Problem:
Which lines in the records contain the string "photograph", with case counting? Copy out each such line.

+++ Exercise data

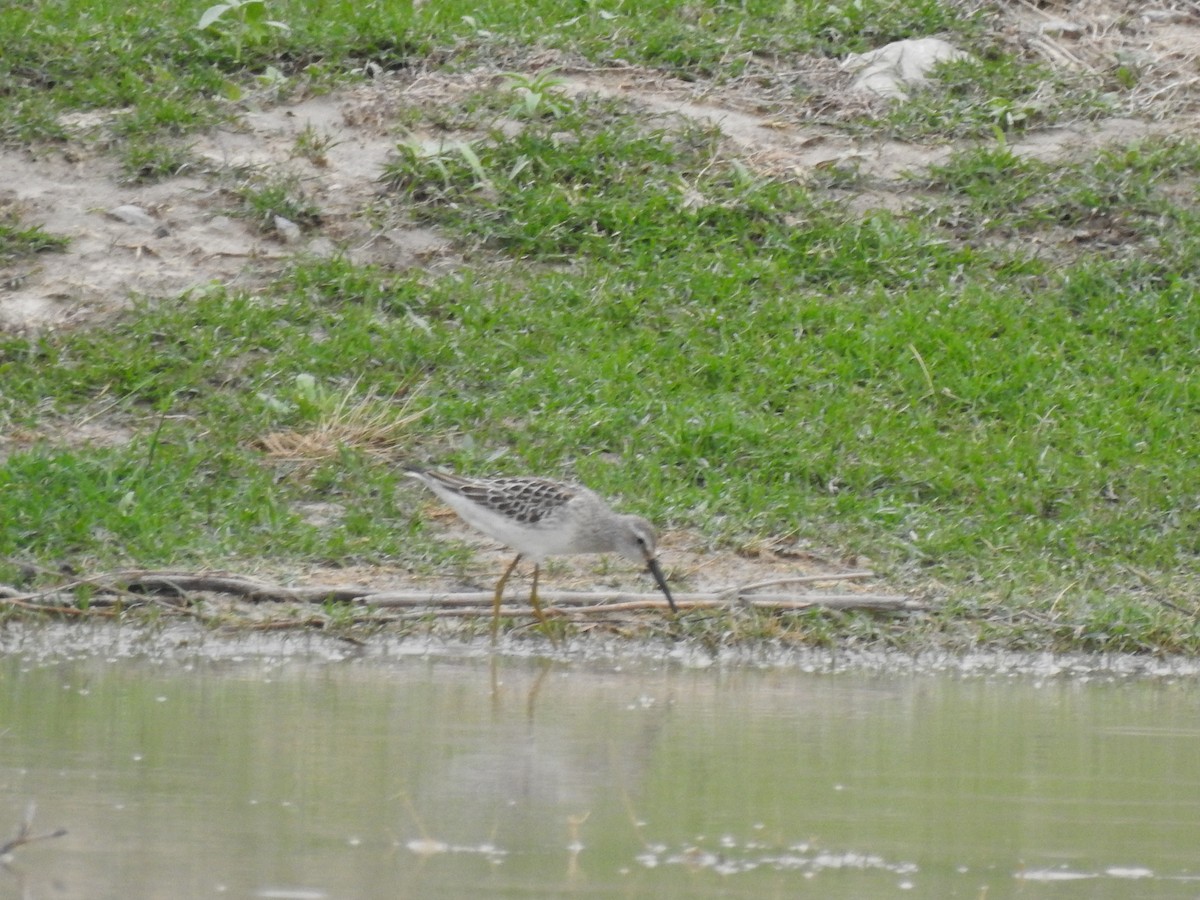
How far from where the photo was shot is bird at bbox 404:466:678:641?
873cm

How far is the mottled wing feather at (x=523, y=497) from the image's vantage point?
8750mm

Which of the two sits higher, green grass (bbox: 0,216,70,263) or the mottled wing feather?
green grass (bbox: 0,216,70,263)

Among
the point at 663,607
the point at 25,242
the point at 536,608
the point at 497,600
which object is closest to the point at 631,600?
the point at 663,607

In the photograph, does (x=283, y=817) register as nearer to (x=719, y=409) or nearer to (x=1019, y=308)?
(x=719, y=409)

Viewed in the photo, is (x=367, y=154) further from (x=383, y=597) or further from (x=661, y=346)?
(x=383, y=597)

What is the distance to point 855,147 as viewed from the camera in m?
13.4

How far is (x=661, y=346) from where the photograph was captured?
11.2m

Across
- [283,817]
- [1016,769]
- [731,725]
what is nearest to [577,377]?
[731,725]

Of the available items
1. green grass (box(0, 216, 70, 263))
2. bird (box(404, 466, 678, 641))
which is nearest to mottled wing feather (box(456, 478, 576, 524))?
bird (box(404, 466, 678, 641))

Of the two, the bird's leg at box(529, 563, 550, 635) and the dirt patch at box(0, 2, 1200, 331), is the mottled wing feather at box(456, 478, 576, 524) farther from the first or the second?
the dirt patch at box(0, 2, 1200, 331)

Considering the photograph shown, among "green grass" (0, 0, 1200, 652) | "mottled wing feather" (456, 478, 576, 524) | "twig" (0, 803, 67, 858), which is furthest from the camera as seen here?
"green grass" (0, 0, 1200, 652)

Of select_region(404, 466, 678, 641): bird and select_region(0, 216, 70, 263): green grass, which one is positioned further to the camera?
select_region(0, 216, 70, 263): green grass

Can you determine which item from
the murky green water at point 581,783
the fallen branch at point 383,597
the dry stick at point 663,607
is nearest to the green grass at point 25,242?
the fallen branch at point 383,597

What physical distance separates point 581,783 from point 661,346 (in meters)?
5.62
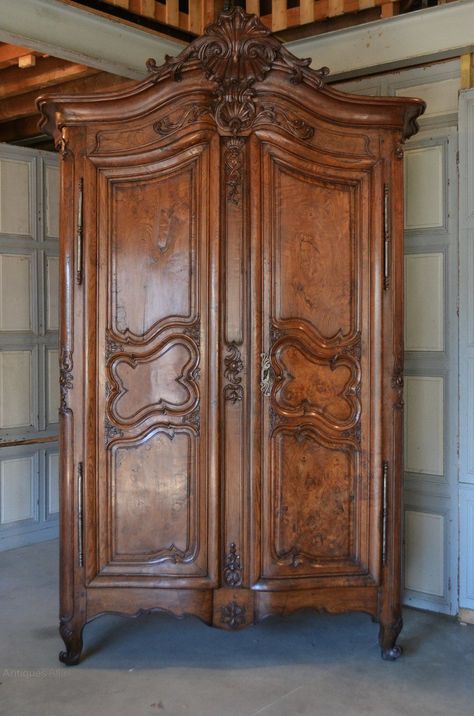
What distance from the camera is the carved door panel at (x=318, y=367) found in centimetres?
285

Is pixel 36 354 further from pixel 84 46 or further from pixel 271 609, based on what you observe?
pixel 271 609

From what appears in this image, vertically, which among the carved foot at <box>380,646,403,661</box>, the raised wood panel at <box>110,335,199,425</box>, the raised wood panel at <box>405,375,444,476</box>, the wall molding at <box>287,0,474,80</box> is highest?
the wall molding at <box>287,0,474,80</box>

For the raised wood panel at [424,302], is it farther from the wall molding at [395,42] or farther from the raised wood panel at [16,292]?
the raised wood panel at [16,292]

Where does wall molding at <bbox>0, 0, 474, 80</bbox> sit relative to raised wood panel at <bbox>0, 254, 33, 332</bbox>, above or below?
above

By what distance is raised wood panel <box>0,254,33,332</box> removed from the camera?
4492mm

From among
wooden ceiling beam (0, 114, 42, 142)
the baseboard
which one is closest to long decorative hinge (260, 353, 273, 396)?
the baseboard

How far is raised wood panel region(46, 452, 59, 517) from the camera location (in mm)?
4730

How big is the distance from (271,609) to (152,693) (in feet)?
1.70

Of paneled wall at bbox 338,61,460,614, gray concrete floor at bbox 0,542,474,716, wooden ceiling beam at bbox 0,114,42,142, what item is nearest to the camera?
gray concrete floor at bbox 0,542,474,716

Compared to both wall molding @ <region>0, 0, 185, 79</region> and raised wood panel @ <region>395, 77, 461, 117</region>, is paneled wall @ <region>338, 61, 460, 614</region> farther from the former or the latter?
wall molding @ <region>0, 0, 185, 79</region>

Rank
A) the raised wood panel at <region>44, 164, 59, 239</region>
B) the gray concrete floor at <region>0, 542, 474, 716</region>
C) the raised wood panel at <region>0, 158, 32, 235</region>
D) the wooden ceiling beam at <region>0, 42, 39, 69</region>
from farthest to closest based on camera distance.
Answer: the raised wood panel at <region>44, 164, 59, 239</region>, the raised wood panel at <region>0, 158, 32, 235</region>, the wooden ceiling beam at <region>0, 42, 39, 69</region>, the gray concrete floor at <region>0, 542, 474, 716</region>

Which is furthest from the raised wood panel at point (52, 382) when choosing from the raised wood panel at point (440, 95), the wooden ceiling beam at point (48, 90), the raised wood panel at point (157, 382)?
the raised wood panel at point (440, 95)

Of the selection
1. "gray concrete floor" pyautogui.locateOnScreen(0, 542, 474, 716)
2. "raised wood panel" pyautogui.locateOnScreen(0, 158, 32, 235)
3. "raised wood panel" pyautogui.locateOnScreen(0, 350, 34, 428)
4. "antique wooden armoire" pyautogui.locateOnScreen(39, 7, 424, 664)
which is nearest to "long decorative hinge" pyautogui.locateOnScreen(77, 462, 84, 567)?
"antique wooden armoire" pyautogui.locateOnScreen(39, 7, 424, 664)

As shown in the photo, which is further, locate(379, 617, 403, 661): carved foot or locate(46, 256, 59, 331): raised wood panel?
locate(46, 256, 59, 331): raised wood panel
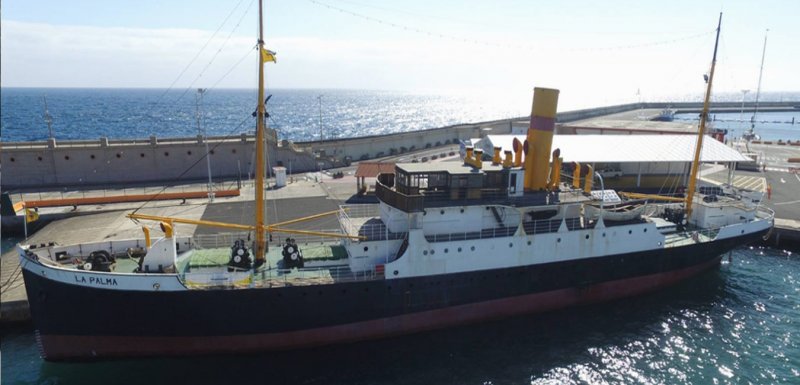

++++++

Complete response:
In the photograph, does (x=283, y=817) register as nearer to (x=719, y=409) or nearer to (x=1019, y=308)?
How far is (x=661, y=346) from where the photograph was captured?
Considering the photograph shown, among "green grass" (0, 0, 1200, 652) | "mottled wing feather" (456, 478, 576, 524) | "twig" (0, 803, 67, 858), which is furthest from the camera as seen here?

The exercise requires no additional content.